-------- ARTICLE --------

In this fifth module, we study power series. Up until now, we had been considering series one at a time; with power series, we are considering a whole family of series which depend on a parameter x. They are like polynomials, so they are easy to work with. And yet, lots of functions we care about, like e^x, can be represented as power series, so power series bring the relaxed atmosphere of polynomials to the trickier realm of functions like e^x.

- Jim Fowler, PhDProfessor

Mathematics

Fibonacci.

[MUSIC]

Long time ago, we met the Fibonacci numbers.

So that's a sequence that goes, we'll start with 0, and then

1, and then each subsequent term is the sum of the previous two.

So 0 plus 1, is 1.

1 plus 1 is 2, 1 plus 2 is 3, 2 plus 3 is 5, 3 plus 5 is 8, 5

plus 8 is 13, and then it keeps on going. I'd like

a formula for the Fibonacci numbers. So in this case a sub 0

is 0, a sub 1 is 1. A sub 2 is 1,

a sub 3, 0, 1, 2, 3, that's 2. A

sub 4 is 3 and a sub 5, at

0, 1, 2, 3, 4, 5, a sub 5 i s 5. And what we're looking for is

a formula for the nth terms of term of n, right?

I want to know that a sub n.

Is equal to something, but I want the something to involve n's.

Or maybe you're thinking don't we already have a formula?

You're right, I mean there's this formula, a sub n is

a sub in minus 1 plus a sub n minus 2.

This is the formula that we use to define the Fibonacci

sequence, right. Each term is the sum of the previous two.

The trouble has it, this isn't a very useful formula, right.

To calculate the thousandth term using this formula, I'd

have to calculate the 999th term and the 998th term.

I'm really looking for some kind of formula

that just involves you know, the usual kinds

of math functions I'm used to, maybe powers

multiplying, adding, subtracting, dividing, that sort of thing.

And the number

n, right?

I don't want a formula that depends on my

calculating all the previous terms to calculate the next term.

Is that even possible?

I mean how am I going to go about finding such a formula.

Here's the trick.

The trick is to assemble the Fibonacci sequence into a power series.

-------- RECORD EXTRACTS --------

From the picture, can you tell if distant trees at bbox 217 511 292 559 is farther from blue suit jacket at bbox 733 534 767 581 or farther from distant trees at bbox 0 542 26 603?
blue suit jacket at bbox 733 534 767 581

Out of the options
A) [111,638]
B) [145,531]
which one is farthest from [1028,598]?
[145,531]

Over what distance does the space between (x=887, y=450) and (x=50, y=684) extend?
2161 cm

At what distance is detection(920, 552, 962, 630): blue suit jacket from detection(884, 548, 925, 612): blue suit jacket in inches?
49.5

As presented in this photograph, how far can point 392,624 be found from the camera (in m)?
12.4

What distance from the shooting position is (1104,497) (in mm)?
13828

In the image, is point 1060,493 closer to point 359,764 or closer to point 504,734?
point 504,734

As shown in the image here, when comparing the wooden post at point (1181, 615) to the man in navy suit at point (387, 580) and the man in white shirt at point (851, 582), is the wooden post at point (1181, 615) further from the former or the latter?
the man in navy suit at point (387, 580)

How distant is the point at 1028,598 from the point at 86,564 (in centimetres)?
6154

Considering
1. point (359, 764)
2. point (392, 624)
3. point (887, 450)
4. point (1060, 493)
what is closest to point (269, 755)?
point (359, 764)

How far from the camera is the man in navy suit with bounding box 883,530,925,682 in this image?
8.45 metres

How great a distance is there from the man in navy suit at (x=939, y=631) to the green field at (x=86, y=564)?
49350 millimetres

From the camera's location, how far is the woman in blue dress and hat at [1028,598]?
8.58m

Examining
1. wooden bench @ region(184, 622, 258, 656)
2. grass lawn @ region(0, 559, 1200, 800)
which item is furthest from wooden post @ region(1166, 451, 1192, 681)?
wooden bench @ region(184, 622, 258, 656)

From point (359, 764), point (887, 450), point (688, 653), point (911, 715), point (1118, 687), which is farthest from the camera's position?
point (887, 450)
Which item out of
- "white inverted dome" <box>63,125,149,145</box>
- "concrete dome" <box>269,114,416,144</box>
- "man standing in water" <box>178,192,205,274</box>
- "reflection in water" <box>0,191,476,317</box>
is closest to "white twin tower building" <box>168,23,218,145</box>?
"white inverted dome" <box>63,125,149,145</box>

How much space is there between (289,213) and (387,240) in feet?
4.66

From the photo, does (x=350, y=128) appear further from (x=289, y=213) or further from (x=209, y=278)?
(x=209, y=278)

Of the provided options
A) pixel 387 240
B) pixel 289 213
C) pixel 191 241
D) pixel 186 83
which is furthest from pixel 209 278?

--------

### PROBLEMS AND TASKS
A) In the Fibonacci lecture, what trick does the speaker offer for finding a formula?
B) Which kinds of math operations does the speaker in the Fibonacci lecture say the desired formula could involve? List them all.
C) Copy out everything in the Fibonacci lecture from "- Jim Fowler, PhDProfessor" down to "subsequent term is the sum of the previous two.".
Rely on the Fibonacci lecture alone.

### SOLUTIONS IN ORDER
A) The trick is to assemble the Fibonacci sequence into a power series.

B) Powers, multiplying, adding, subtracting, dividing

C)
- Jim Fowler, PhDProfessor

Mathematics

Fibonacci.

[MUSIC]

Long time ago, we met the Fibonacci numbers.

So that's a sequence that goes, we'll start with 0, and then

1, and then each subsequent term is the sum of the previous two.